One of the "hot topics" around Seneca Falls is the Seneca Meadows Landfill and its possible expansion. Linda Tompkins' Regents living environmental class at Mynderse Academy wants to delve deeper into the subject.

Monday, student representative Emily Swenson and Jen Willet asked the school board for permission to stage an informational forum during class hours next month to impartially look at both sides of the debate. They said the plans are to moderate a forum and panel discussion. They plan to invite a landfill representative, environmentalist, pro- and anti-expansion residents from Seneca Falls and Waterloo and school and town board representatives to "inform and educate" the students and the public on the expansion issue. No date or time has been set as yet.

The class has been studying the positive and negative impacts of the landfill on the community as a project this year. They closely monitored the public forum sponsored by the Town of Seneca Falls in November and have already toured the landfill.

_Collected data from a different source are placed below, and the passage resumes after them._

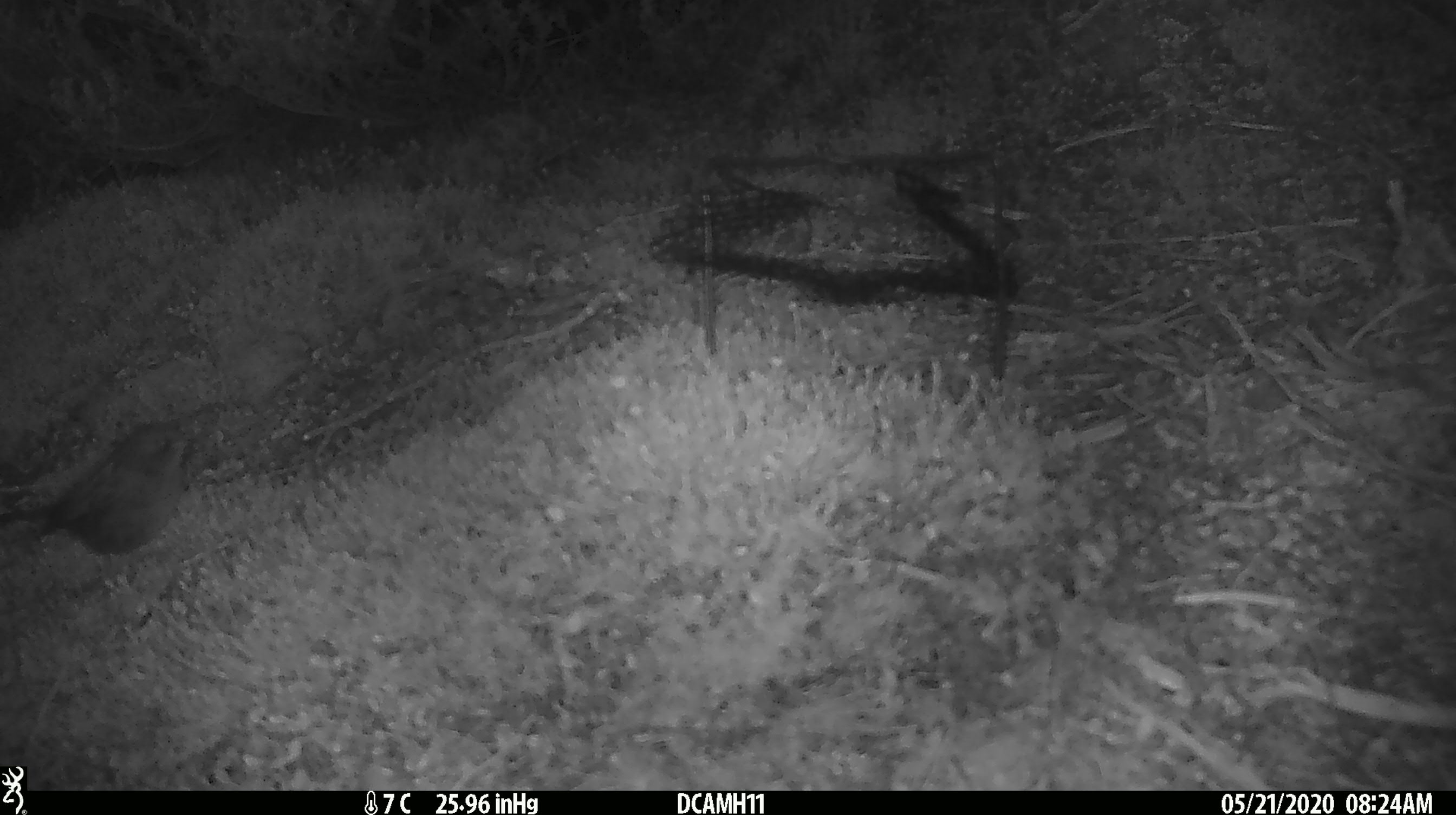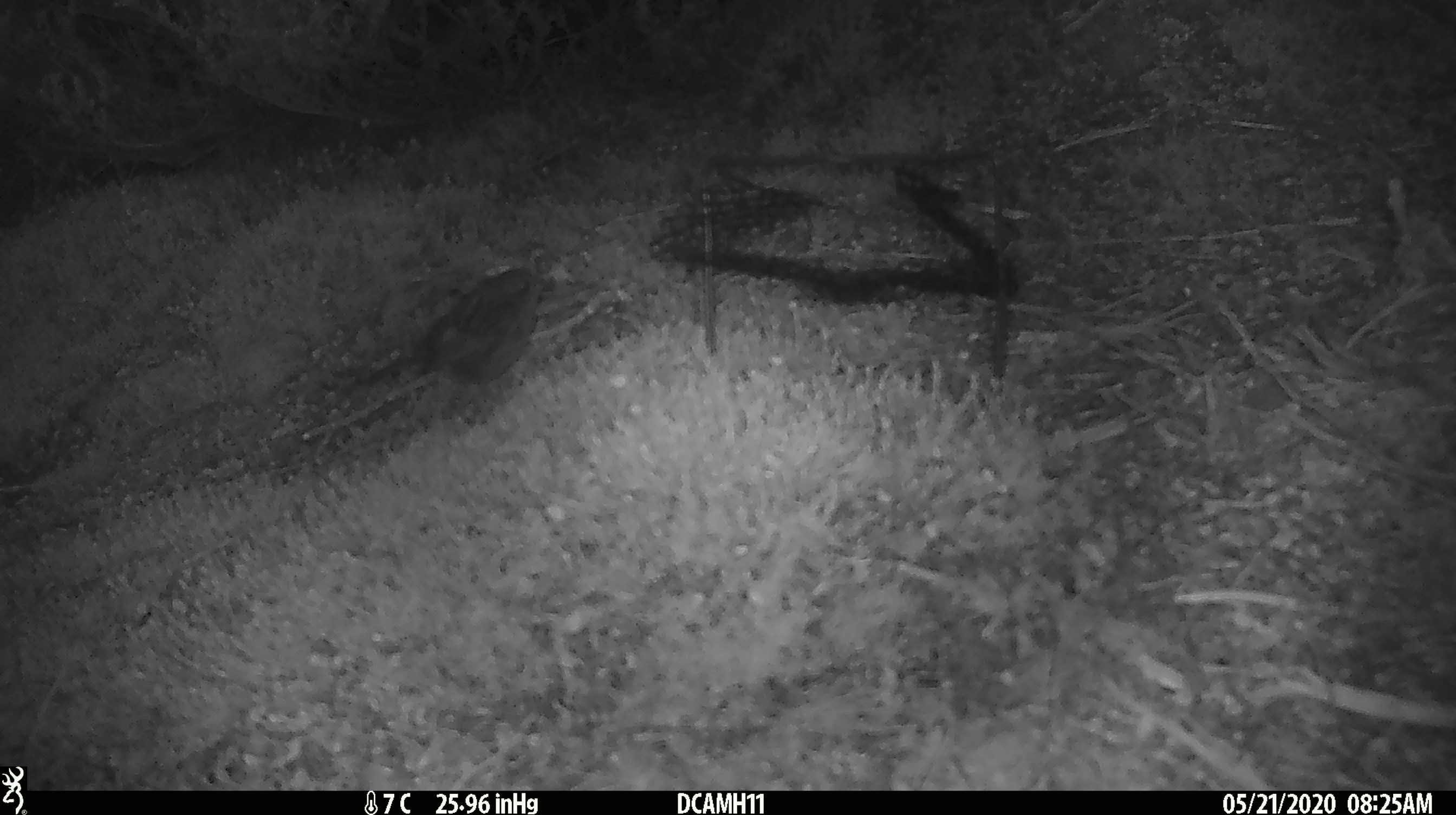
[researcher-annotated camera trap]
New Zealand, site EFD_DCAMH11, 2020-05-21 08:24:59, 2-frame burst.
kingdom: Animalia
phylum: Chordata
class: Aves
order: Passeriformes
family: Prunellidae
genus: Prunella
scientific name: Prunella modularis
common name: dunnock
Dunnock (Prunella modularis).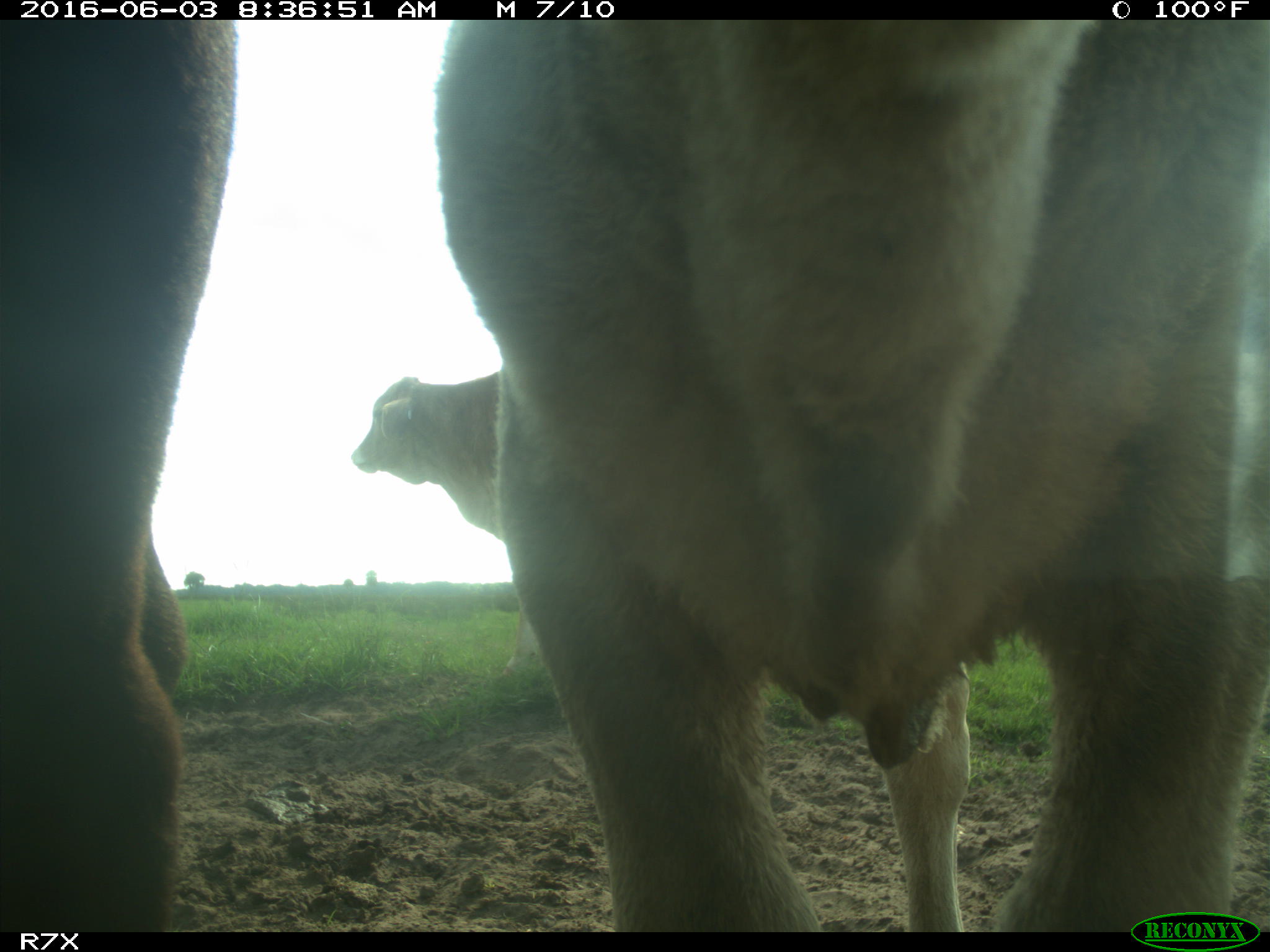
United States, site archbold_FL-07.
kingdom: Animalia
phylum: Chordata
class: Mammalia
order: Artiodactyla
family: Bovidae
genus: Bos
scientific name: Bos taurus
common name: domestic cow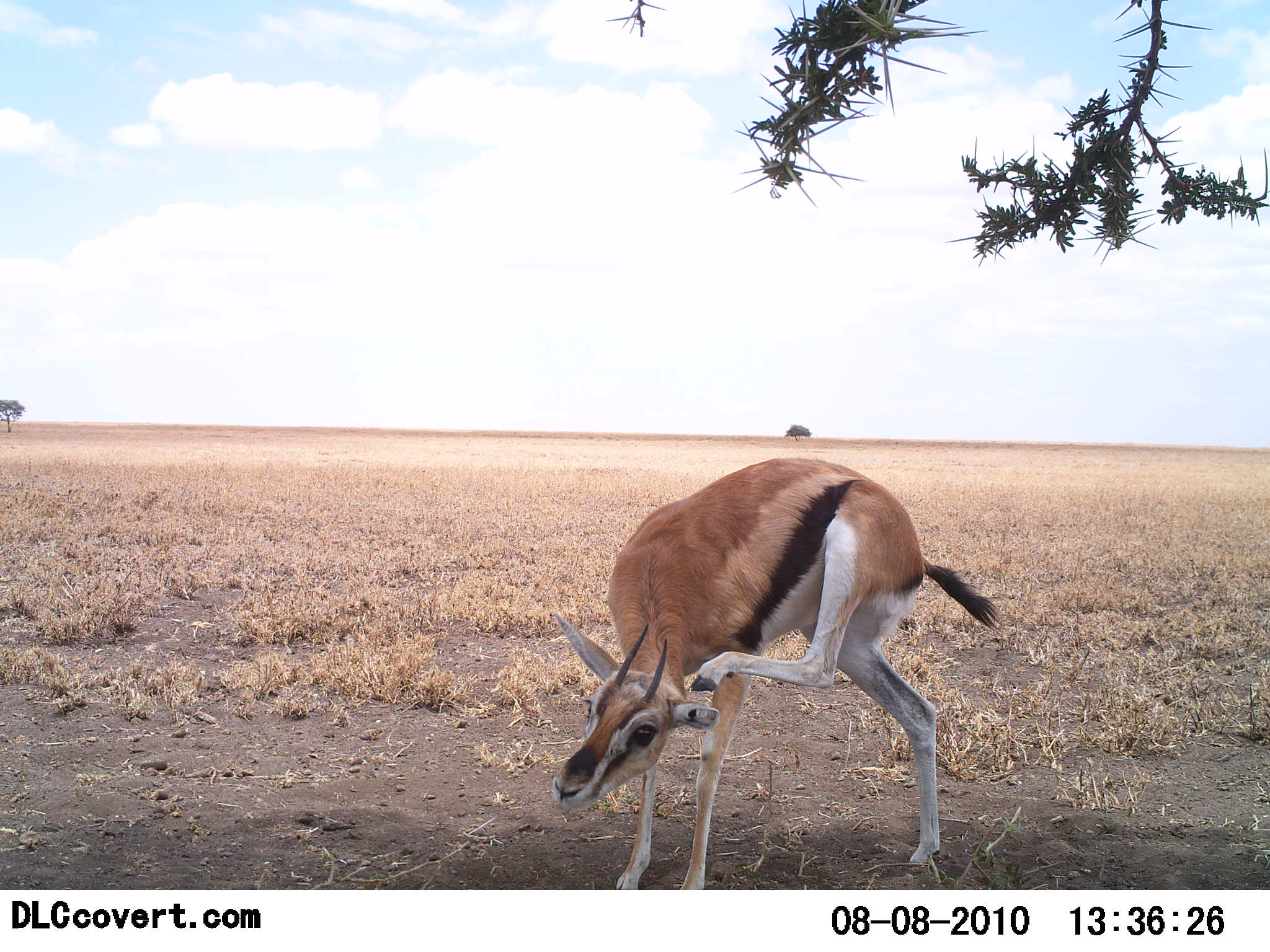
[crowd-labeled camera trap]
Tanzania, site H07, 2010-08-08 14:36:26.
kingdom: Animalia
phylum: Chordata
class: Mammalia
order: Artiodactyla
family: Bovidae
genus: Eudorcas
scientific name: Eudorcas thomsonii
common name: thomson's gazelle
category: gazellethomsons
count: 1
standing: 81%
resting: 6%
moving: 19%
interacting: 6%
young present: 0%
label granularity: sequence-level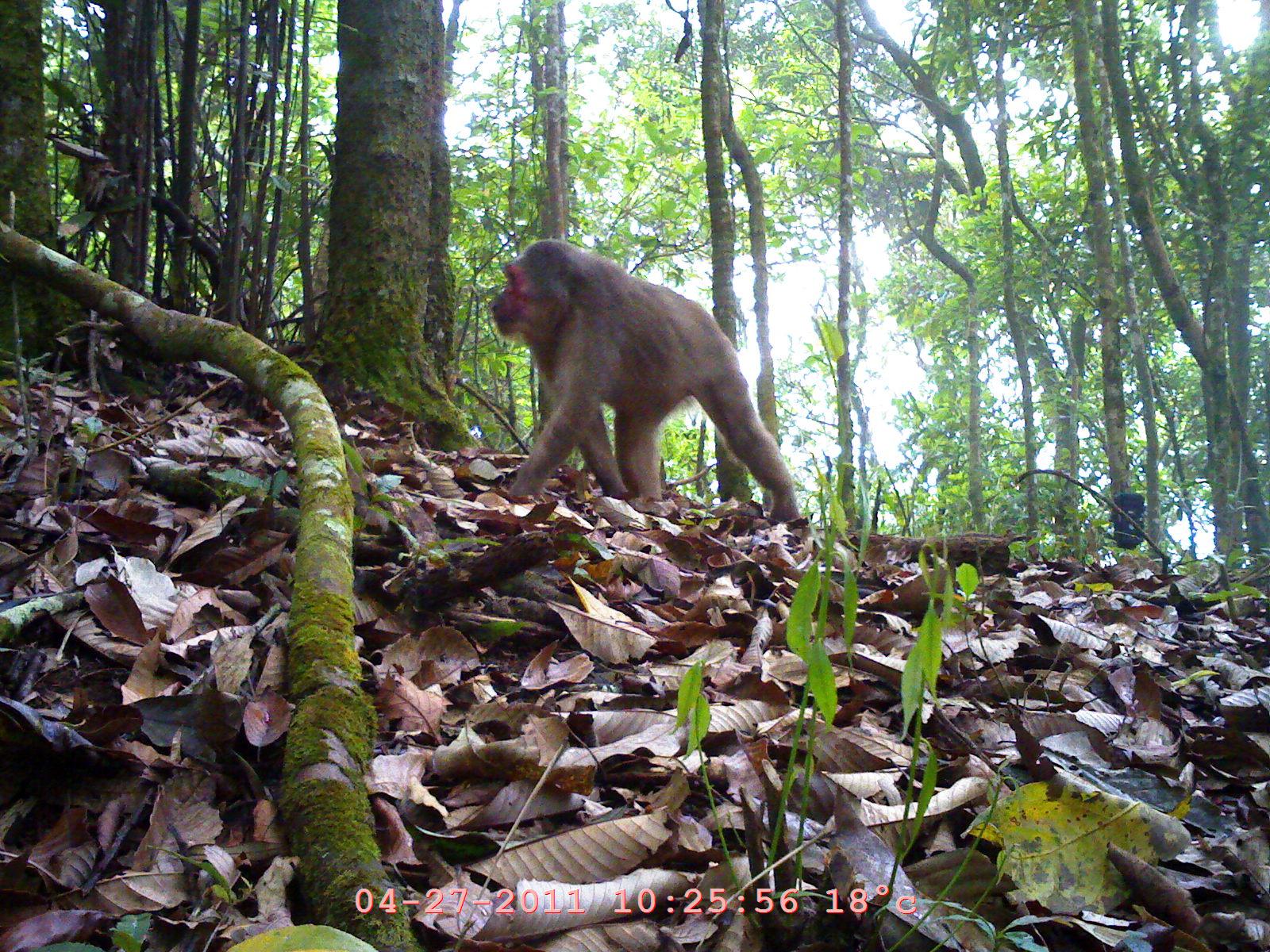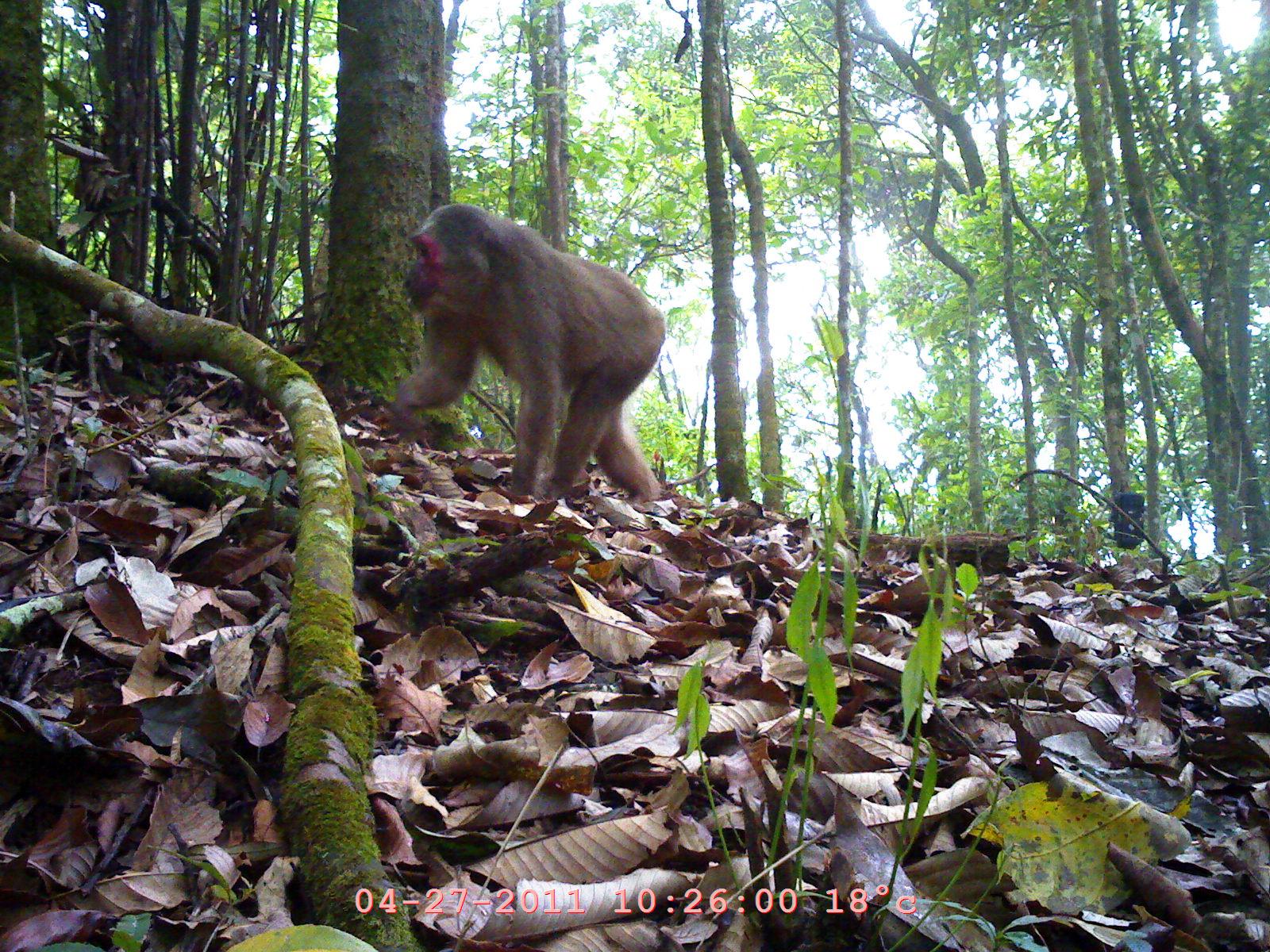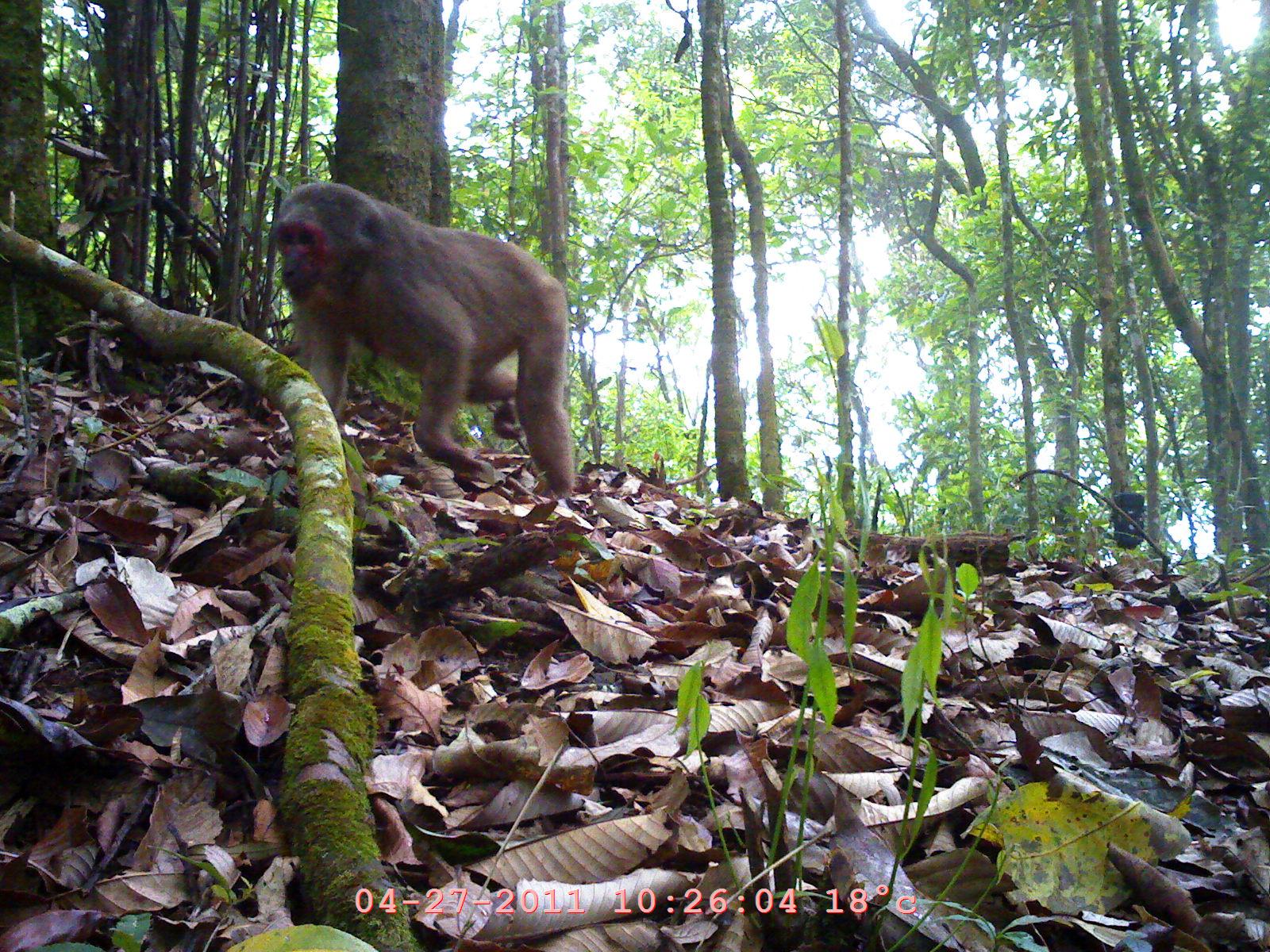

Tompkins, who returned to the Mynderse classroom after a two-year sabbatical, challenged the students to find an area that just didn't look right environmentally. With Tania Schusler, a PhD candidate at Cornell, she reviewed a list of suggested locations and locked into the topical landfill issue. Schusler is assisting through in-service at Mynderse as part of her doctorate requirements with the university's Department of Natural Resources.

The project, unlike others Tompkins and her classes have undertaken, will have no remediation, but will conduct research and share results through PowerPoint presentations, scrapbooks, posters, and the panel discussion.

The mission statement of the project is to "learn and share how Seneca Meadows Landfill affects our community and others beyond it." That would include land values and tourism impact.

The students, meantime, have created model landfills in their classrooms. They emulated a landfill operation by lining buckets, burying refuse, mapping the material, covering, capping, and even watering to simulate rain. This spring, the students will dig up the materials to see how what (sic) biological changes occurred.

"We're trying to approach this as unbiased as possible," said Tompkins. She added the students are educating themselves and looking forward to sharing their research with the community.